**PAGE EXTRACT:**
During modparam sanitization phase, code will only check for firmware
name, code will attempt to check if firmware file exists.

> If user sets to forcefully enable GuC/HuC on systems that don't have  
> firmware then it is user's fault.

Sure its user's fault, but event in such case we should just gracefully
abort driver load, without any NULL pointer BUG ;)

And note, that we will hit this bug not only when user force GuC with:
	enable_guc=1 guc_firmware_path=/does/not/exist

but also when user just specify auto mode:
	enable_guc=-1

when predefined firmwares are not present (not installed or removed)

/m

> Michal, could you please clarify.
>
Jackie Li March 23, 2018, 6:03 p.m. UTC | #3
On 03/23/2018 05:27 AM, Michal Wajdeczko wrote:
> On Fri, 23 Mar 2018 13:07:15 +0100, Sagar Arun Kamble 
> <sagar.a.kamble@intel.com> wrote:
>
>>
>>
>> On 3/23/2018 4:53 PM, Piotr Piórkowski wrote:
>>> If GuC firmware is not available on the system and we load i915 with 
>>> enable
>>> GuC, then we hit this null pointer dereference issue:
>> Patch looks good but I have query on usage of enable_guc modparam.

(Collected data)
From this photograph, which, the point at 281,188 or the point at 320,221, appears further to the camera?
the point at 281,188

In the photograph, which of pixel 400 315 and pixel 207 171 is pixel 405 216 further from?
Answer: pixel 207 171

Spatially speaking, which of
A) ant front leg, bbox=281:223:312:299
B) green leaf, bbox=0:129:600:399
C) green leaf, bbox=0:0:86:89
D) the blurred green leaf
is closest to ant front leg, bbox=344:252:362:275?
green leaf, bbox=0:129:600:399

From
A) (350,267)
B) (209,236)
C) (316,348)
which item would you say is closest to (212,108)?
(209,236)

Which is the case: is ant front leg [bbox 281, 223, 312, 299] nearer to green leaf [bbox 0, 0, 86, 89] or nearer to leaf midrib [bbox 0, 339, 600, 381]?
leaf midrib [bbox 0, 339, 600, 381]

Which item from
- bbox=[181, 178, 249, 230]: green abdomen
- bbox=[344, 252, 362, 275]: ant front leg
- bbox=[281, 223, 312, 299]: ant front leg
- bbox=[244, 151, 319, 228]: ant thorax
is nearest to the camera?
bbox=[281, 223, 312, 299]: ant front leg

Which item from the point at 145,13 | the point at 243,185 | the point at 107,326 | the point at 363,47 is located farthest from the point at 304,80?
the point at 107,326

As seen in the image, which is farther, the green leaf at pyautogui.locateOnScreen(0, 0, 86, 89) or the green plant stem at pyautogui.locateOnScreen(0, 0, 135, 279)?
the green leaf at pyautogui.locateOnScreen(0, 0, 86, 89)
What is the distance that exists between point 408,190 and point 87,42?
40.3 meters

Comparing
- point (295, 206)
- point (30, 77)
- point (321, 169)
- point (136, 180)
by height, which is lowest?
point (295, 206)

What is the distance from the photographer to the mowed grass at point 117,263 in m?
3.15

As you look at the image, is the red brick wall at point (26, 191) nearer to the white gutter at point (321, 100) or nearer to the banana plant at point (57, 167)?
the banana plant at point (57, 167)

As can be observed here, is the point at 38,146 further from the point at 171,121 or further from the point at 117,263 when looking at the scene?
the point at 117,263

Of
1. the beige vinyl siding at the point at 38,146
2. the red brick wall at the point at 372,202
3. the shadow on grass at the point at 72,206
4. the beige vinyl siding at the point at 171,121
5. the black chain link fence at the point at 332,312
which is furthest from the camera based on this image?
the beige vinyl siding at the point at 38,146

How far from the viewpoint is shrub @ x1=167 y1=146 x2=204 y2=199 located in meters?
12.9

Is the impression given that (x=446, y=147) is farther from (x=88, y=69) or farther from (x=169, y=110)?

**WORK TO COMPLETE:**
**A.** Summarize the GuC firmware thread in two sentences.
**B.** Continue the GuC firmware thread from its final line.

**ANSWERS BELOW:**
**A.** Loading i915 with GuC enabled on a system where the GuC firmware is not available leads to a null pointer dereference. Even if forcing GuC without firmware is the user's fault, the driver should abort loading gracefully, and the bug appears both when GuC is forced with a nonexistent firmware path and in auto mode (enable_guc=-1) when the predefined firmwares are not present.

**B.**
>> enable_guc modparam will enable GuC/HuC only if firmware is available.
>
> During modparam sanitization phase, code will only check for firmware
> name, code will attempt to check if firmware file exists.
Is it better if we won't even call into upload FW once we found the FW 
fetching was failed?
>
>> If user sets to forcefully enable GuC/HuC on systems that don't have 
>> firmware then it is user's fault.
>
> Sure its user's fault, but event in such case we should just gracefully
> abort driver load, without any NULL pointer BUG ;)
>
> And note, that we will hit this bug not only when user force GuC with:
>     enable_guc=1 guc_firmware_path=/does/not/exist
>
> but also when user just specify auto mode:
>     enable_guc=-1
>
> when predefined firmwares are not present (not installed or removed)
>
it feels like it's still user's fault even with the auto mode. why the 
user even set
the enable_guc to -1 after known the fact that the FWs are not present?
I mean should users be expected to know the fact that the auto mode
enable_guc = -1 will enable the GuC and HuC, if the guc_firmware_path 
was left
to be none?

I agree we should make sure correct pointer access. it's a non-excusable 
fault:)

The thing actually frustrated me was that we failed to screen such an error
with the CI, but suddenly it broke things and tests with incorrect 
configurations
(enable_guc set to 1 or -1 + No FW available). so maybe we should add a 
case to
cover such a case in CI as well if we did have such test configurations.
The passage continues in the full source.